● DIRECTION: Everything from the line containing "Which option from" down to the last line of the entries below must be transcribed exactly, and nothing else.

★ ★ ★ ★ ★

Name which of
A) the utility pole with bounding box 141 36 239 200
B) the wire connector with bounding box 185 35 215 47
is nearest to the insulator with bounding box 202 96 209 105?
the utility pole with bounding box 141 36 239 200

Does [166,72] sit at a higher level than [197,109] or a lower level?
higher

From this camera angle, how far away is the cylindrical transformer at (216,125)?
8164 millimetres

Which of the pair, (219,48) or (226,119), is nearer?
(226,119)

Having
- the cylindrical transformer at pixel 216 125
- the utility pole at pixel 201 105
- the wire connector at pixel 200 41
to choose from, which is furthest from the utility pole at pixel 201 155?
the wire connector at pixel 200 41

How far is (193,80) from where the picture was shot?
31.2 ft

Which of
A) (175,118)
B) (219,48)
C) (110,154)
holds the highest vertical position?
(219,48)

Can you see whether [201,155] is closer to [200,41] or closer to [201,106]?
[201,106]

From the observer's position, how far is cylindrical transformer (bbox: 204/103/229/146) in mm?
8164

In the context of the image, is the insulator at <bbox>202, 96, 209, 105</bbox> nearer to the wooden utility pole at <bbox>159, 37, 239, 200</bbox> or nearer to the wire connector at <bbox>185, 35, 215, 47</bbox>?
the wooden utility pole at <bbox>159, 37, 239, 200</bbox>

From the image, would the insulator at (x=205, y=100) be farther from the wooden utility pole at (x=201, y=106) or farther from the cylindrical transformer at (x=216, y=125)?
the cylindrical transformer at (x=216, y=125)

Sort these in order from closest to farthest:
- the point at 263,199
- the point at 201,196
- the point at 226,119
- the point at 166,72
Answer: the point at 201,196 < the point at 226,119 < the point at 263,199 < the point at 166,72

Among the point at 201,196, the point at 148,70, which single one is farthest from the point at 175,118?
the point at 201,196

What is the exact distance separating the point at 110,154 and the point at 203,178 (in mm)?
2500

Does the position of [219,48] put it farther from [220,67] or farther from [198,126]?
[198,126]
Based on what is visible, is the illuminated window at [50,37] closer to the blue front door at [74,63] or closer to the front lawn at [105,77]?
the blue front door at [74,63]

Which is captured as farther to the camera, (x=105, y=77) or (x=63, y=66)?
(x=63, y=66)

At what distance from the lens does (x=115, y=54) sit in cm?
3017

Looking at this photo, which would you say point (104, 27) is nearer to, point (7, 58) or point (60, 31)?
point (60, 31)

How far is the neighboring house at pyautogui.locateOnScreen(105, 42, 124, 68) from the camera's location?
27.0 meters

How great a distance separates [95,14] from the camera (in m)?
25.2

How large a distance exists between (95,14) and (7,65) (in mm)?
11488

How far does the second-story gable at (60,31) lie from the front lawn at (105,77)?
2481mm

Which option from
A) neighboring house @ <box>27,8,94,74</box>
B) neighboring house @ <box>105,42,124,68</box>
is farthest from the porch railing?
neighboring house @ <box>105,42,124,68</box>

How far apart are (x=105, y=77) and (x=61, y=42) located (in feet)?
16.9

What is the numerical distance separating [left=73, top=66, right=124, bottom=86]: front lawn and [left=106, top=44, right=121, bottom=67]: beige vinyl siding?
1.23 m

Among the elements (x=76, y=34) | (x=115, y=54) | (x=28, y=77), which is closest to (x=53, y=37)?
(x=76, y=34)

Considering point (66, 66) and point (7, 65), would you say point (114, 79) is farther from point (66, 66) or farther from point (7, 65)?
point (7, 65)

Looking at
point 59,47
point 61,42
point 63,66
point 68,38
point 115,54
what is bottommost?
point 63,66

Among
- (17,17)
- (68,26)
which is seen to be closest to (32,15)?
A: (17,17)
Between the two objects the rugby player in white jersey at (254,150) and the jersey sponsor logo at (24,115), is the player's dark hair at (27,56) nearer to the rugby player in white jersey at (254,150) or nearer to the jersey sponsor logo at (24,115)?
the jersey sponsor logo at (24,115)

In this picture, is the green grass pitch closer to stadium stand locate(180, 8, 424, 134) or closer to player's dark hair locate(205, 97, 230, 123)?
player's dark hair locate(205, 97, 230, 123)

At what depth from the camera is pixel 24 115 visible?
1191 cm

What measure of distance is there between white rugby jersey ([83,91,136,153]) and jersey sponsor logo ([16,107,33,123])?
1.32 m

★ ★ ★ ★ ★

● ANSWER TO THIS PROBLEM:
Which option from
A) neighboring house @ <box>27,8,94,74</box>
B) neighboring house @ <box>105,42,124,68</box>
is farthest from the porch railing?
neighboring house @ <box>105,42,124,68</box>

How far apart are (x=105, y=77) and (x=61, y=42) located (in feet)?
16.9

What is the numerical distance separating [left=73, top=66, right=124, bottom=86]: front lawn and [left=106, top=44, right=121, bottom=67]: beige vinyl siding?
1.23 m

Among the elements (x=76, y=34) | (x=115, y=54) | (x=28, y=77), which is closest to (x=53, y=37)?
(x=76, y=34)

Considering point (66, 66) and point (7, 65), would you say point (114, 79) is farther from point (66, 66) or farther from point (7, 65)?
point (7, 65)

Looking at
point 59,47
point 61,42
point 63,66
point 68,38
point 115,54
what is bottommost?
point 63,66

Among
- (17,17)
- (68,26)
which is seen to be closest to (32,15)?
A: (17,17)
Between the two objects the rugby player in white jersey at (254,150) and the jersey sponsor logo at (24,115), is the player's dark hair at (27,56) nearer to the rugby player in white jersey at (254,150) or nearer to the jersey sponsor logo at (24,115)?
the jersey sponsor logo at (24,115)

In this picture, is the green grass pitch closer to stadium stand locate(180, 8, 424, 134) or closer to player's dark hair locate(205, 97, 230, 123)?
player's dark hair locate(205, 97, 230, 123)

At what depth from the camera is pixel 24 115 visible?
1191 cm

What measure of distance is there between white rugby jersey ([83,91,136,153]) and jersey sponsor logo ([16,107,33,123])?
1.32 m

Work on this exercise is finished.